All posts
Architecture··10 min read·Mails.ai Team

Designing Idempotent Email Sending for AI Agents

Designing Idempotent Email Sending for AI Agents

AI agents fail. Networks drop. Retries happen. Without idempotency built into your email sending layer, those failures produce duplicate emails — a confirmation sent three times, an invoice delivered twice, a password reset that confuses the recipient. For human-operated apps this is annoying. For automated agents firing at scale, it's a trust-destroying, deliverability-killing problem.

This post walks through the mechanisms, data structures, and failure modes you need to design an idempotent email pipeline — one where sending the same logical message twice produces exactly one delivery.

What idempotency means for email

Idempotency means that repeating the same operation produces the same outcome as doing it once. For email, the outcome you want to guarantee is: one logical message results in exactly one delivery to the recipient's inbox. The challenge is that SMTP is fire-and-forget — the protocol gives you no native deduplication. You have to build it above the transport layer.

The key insight is that idempotency in email isn't about the SMTP session — it's about the intent to send. You need to capture that intent, assign it a stable identifier, and check that identifier before every send attempt. If it's been seen before and the send succeeded, skip. If it failed, retry safely. If it's in-flight, wait or deduplicate.

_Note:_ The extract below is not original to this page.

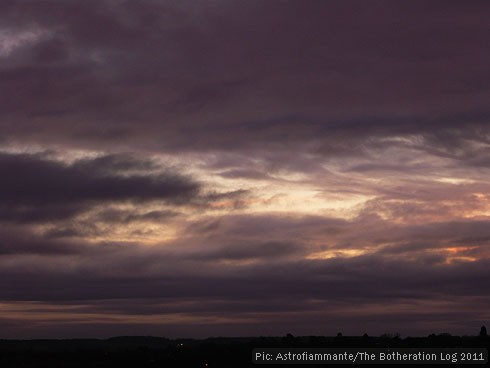 Rumpled purple clouds at sunset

The idempotency key: your deduplication primitive

An idempotency key is a stable, deterministic string that uniquely identifies one logical send operation. When your agent decides "send order confirmation to user@example.com for order #4821," that decision should produce exactly one key — regardless of how many times the agent code runs.

How to construct a good key

Don't use random UUIDs generated at send time. They're different on every retry, which defeats the purpose. Instead, derive keys from the semantic content of the intent:

import hashlib
import json

def make_idempotency_key(event_type: str, entity_id: str, recipient: str, version: int = 1) -> str:
    payload = json.dumps({
        "type": event_type,
        "entity": entity_id,
        "to": recipient,
        "v": version
    }, sort_keys=True)
    return hashlib.sha256(payload.encode()).hexdigest()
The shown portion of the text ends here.